Stimuleringsprogramma GezondIn stelde na acht jaar de vraag wat nu het bereikte gezondheidseffect in de ondersteunde gemeenten was. ‘Het realistische antwoord is dat hier nog niet genoeg zicht op is’, zo staat in het onderzoeksrapport. ‘Het aantonen van een causaal verband is lastig en het resultaat van de inspanningen is nog maar deels zichtbaar.’ “Het effect van interventies en projecten op gezondheidsverschillen is ontzettend moeilijk te meten”, beaamt Notten. “Ik zeg daarom tegen gemeenten: laat het los. En ja, dat is moeilijk. Want een gemeente wordt ook beoordeeld op resultaten. Maar resultaten proberen te boeken op de korte termijn werkt niet.”

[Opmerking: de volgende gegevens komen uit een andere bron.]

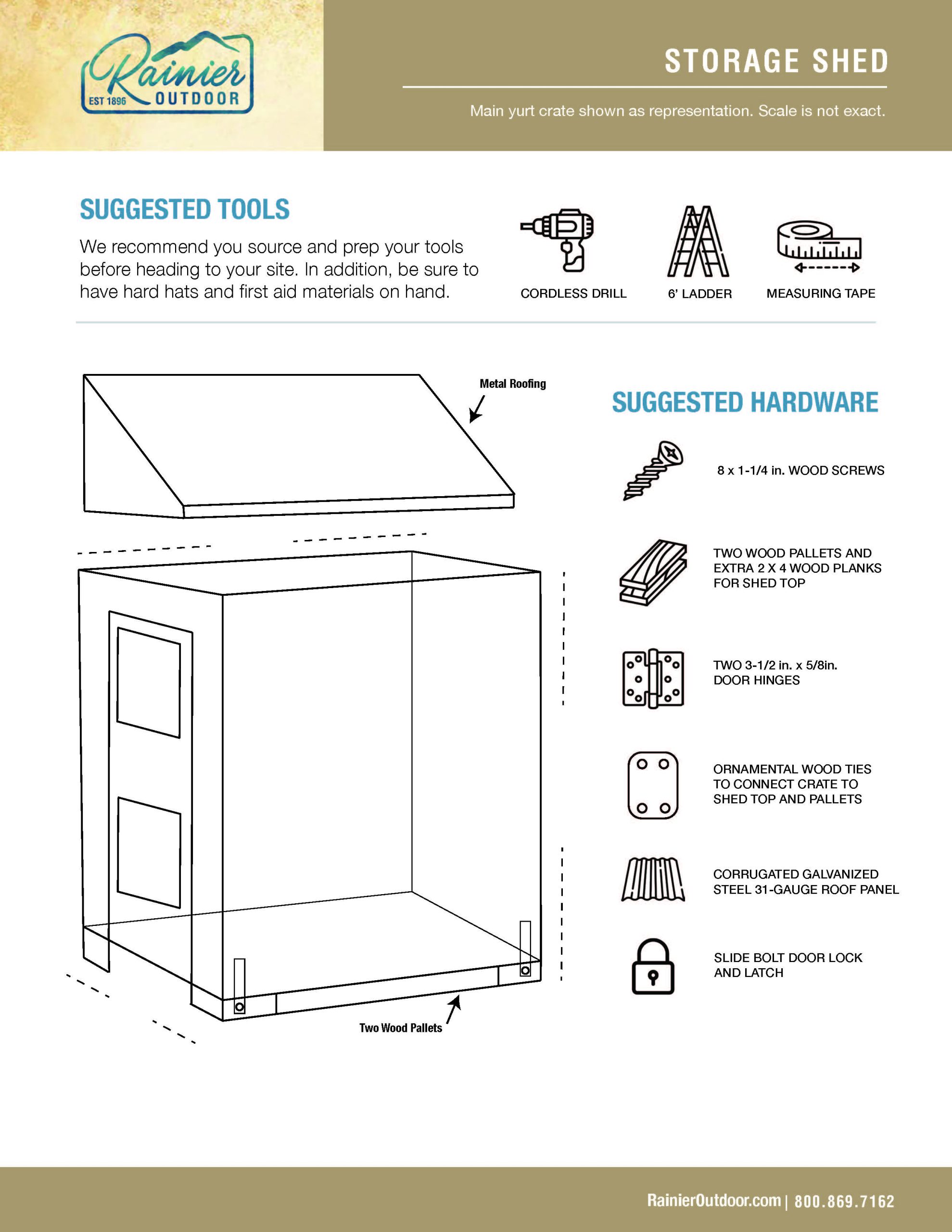 Rainier
EST 1896 OUTDOOR

STORAGE SHED

Main yurt crate shown as representation. Scale is not exact.

SUGGESTED TOOLS

We recommend you source and prep your tools before heading to your site. In addition, be sure to have hard hats and first aid materials on hand.

CORDLESS DRILL

6' LADDER

MEASURING TAPE

Metal Roofing

Two Wood Pallets

SUGGESTED HARDWARE

8 x 1-1/4 in. WOOD SCREWS

TWO WOOD PALLETS AND EXTRA 2 X 4 WOOD PLANKS FOR SHED TOP

TWO 3-1/2 in. x 5/8in. DOOR HINGES

ORNAMENTAL WOOD TIES TO CONNECT CRATE TO SHED TOP AND PALLETS

CORRUGATED GALVANIZED STEEL 31-GAUGE ROOF PANEL

SLIDE BOLT DOOR LOCK AND LATCH

RainierOutdoor.com | 800.869.7162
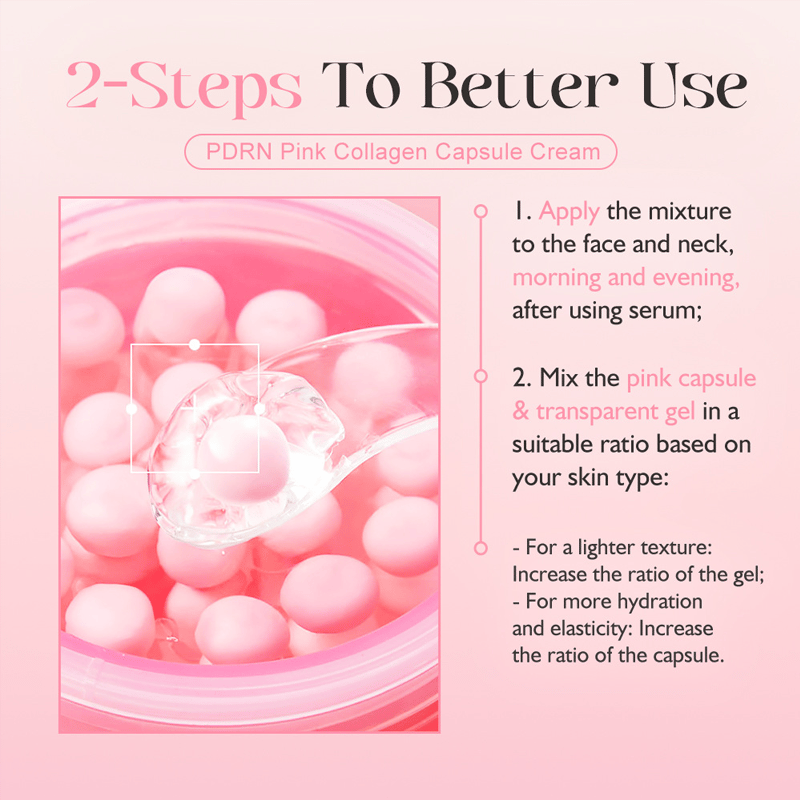 2-Steps To Better Use

PDRN Pink Collagen Capsule Cream

1. Apply the mixture to the face and neck, morning and evening, after using serum;

2. Mix the pink capsule & transparent gel in a suitable ratio based on your skin type:

- For a lighter texture: Increase the ratio of the gel;
- For more hydration and elasticity: Increase the ratio of the capsule.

Hoe belangrijk die lange adem is, weet ook Carin Cuijpers. “We willen de Ambassadeurs Gezond Leven ook op de langere termijn borgen, gezien de meerwaarde van het netwerk. Het is heel bijzonder om te zien hoe alle vrouwen zich hiervoor inzetten. Ook tijdens de coronaperiode hebben ze altijd geprobeerd om samen te komen waar dat kon.” Het project draait nu nog op tijdelijke financiering vanuit de gemeente en het VSB Fonds. “We onderzoeken nu mogelijkheden voor duurzame financiering en inbedding in de wijk.”

De coronacrisis heeft de kloof verder vergroot, besluit Heijdenrijk. “Toen werd het een zichtbaar probleem. De mensen met overgewicht, met gezondheidsachterstanden, met COPD: dat waren de mensen die op de ic’s belandden. Ineens zagen we ze elke dag op tv. Terwijl die groepen er altijd al waren.” Ze is mede daardoor voorzichtig positief over de toekomst. “Ik weet dat we het kunnen aanpakken, maar het vergt visie van bestuurders. Het gaat echt om een systeemverandering.”